HTTP/3 Has Arrived!

Click “Developer Technology Frontline“, select “Star🔝”

Looking|Star|Message, True Love

Author: billpchen, Frontend Developer at Tencent

After the HTTP/2 standard was published in 2015, most mainstream browsers supported this standard by the end of that year. Since then, with advantages such as multiplexing, header compression, and server push, HTTP/2 has gained increasing favor among developers. Unbeknownst to us, HTTP has now evolved to its third generation. This article, based on the practice of integrating HTTP/3 into Interest Tribe, discusses the principles of HTTP/3 and how to access it in business.

1. Principles of HTTP/3

1.1 History of HTTP

Before introducing HTTP/3, let’s briefly look at the history of HTTP to understand the background of HTTP/3’s emergence.

With the development of network technology, HTTP/1.1, designed in 1999, can no longer meet the demands. Therefore, Google designed SPDY based on TCP in 2009. Later, the SPDY development team pushed for SPDY to become an official standard, but it ultimately failed. However, the SPDY development team participated throughout the process of formulating HTTP/2, referencing many of SPDY’s designs, so we generally consider SPDY to be the predecessor of HTTP/2. Both SPDY and HTTP/2 are based on TCP, which has inherent efficiency disadvantages compared to UDP. Thus, in 2013, Google developed a transport layer protocol called QUIC based on UDP, hoping it could replace TCP to make web transmission more efficient. Following a proposal, the Internet Engineering Task Force officially renamed HTTP based on the QUIC protocol (HTTP over QUIC) to HTTP/3.

1.2 Overview of the QUIC Protocol

TCP has always been a crucial protocol at the transport layer, while UDP has remained relatively obscure. When asked about the differences between TCP and UDP in interviews, responses regarding UDP are often brief. For a long time, UDP has been perceived as a fast but unreliable transport layer protocol. However, sometimes a flaw can also be an advantage. QUIC (Quick UDP Internet Connections) is based on UDP, precisely because of UDP’s speed and efficiency. At the same time, QUIC integrates and optimizes the advantages of TCP, TLS, and HTTP/2. A diagram can clearly illustrate their relationships.

So what is the relationship between QUIC and HTTP/3? QUIC is a transport layer protocol designed to replace TCP and SSL/TLS. Above the transport layer, there is the application layer, where well-known application layer protocols such as HTTP, FTP, IMAP, etc., can theoretically run on top of QUIC. The HTTP protocol running on QUIC is referred to as HTTP/3, which is the meaning of “HTTP over QUIC, i.e., HTTP/3”.

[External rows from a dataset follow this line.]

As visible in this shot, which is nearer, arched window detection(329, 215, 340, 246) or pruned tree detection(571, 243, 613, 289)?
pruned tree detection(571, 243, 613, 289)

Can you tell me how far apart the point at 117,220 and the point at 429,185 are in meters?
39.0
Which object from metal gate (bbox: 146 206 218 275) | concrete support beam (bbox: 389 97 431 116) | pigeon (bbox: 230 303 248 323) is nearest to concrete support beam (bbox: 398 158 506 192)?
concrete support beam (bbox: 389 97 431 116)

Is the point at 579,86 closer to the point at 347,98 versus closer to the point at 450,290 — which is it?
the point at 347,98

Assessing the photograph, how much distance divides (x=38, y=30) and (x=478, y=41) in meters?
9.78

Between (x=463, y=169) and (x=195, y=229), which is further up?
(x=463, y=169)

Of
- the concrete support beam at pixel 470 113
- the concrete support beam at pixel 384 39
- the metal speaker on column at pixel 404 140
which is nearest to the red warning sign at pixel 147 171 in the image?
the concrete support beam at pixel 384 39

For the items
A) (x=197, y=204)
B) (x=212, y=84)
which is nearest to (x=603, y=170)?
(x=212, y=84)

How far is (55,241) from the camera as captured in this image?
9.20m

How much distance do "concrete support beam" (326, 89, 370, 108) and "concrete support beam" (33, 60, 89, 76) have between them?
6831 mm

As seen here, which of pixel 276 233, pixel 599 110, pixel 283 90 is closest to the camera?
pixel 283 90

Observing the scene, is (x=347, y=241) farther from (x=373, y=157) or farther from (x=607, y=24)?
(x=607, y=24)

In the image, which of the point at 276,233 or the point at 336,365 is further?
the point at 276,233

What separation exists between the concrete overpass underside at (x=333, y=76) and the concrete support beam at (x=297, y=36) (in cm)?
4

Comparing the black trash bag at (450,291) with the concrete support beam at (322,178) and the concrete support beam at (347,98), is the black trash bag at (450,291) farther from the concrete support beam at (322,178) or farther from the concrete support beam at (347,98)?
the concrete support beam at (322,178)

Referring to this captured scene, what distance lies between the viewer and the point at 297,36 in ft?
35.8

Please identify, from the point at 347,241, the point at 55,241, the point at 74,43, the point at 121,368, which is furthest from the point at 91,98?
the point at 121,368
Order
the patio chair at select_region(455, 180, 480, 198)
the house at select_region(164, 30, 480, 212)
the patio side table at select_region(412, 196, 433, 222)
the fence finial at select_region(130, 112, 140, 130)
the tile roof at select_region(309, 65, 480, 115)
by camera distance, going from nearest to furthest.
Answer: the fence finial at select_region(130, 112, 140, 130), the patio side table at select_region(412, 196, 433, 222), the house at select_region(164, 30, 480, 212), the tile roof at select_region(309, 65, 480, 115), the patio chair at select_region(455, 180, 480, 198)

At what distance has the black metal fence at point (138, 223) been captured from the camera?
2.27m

Therefore, to understand HTTP/3, one cannot bypass QUIC. Below, we will mainly explore several important features to deepen our understanding of QUIC.

1.3 Zero RTT Connection Establishment

A diagram can vividly illustrate the differences in connection establishment between HTTP/2 and HTTP/3.

HTTP/2 connections require 3 RTTs. If session reuse is considered, meaning caching the symmetric key derived from the first handshake, it still requires 2 RTTs. Furthermore, if TLS is upgraded to 1.3, then an HTTP/2 connection requires 2 RTTs, and considering session reuse, it requires 1 RTT. Some may argue that HTTP/2 does not necessarily require HTTPS, and the handshake process can be simplified. This is true; the HTTP/2 standard does not require HTTPS. However, in practice, all browser implementations require HTTP/2 to be based on HTTPS, making encrypted connections essential. In contrast, HTTP/3 requires only 1 RTT for the first connection, and subsequent connections can achieve 0 RTT, meaning the first packet sent from the client to the server contains request data, a feat that HTTP/2 cannot match. What is the principle behind this? Let’s take a closer look at the QUIC connection process.

Step 1: During the first connection, the client sends an Inchoate Client Hello to the server to request a connection;

Step 2: The server generates g, p, a, calculates A based on g, p, and a, then places g, p, and A into the Server Config and sends a Rejection message back to the client;

Step 3: Upon receiving g, p, and A, the client generates b, calculates B based on g, p, and b, and computes the initial key K based on A, p, and b. After calculating B and K, the client encrypts the HTTP data using K and sends it to the server along with B;

Step 4: The server receives B, generates the same key as the client using a, p, and B, and decrypts the received HTTP data using this key. For further security (forward secrecy), the server updates its random number a and public key, generates a new key S, and sends the public key back to the client via the Server Hello message, along with the HTTP response data;

Step 5: Upon receiving the Server Hello, the client generates a new key S consistent with the server, and all subsequent transmissions use S for encryption.

Thus, QUIC takes a total of 1 RTT from requesting a connection to officially receiving HTTP data. This 1 RTT is mainly to obtain the Server Config. If the client caches the Server Config for subsequent connections, it can directly send HTTP data, achieving 0 RTT connection establishment.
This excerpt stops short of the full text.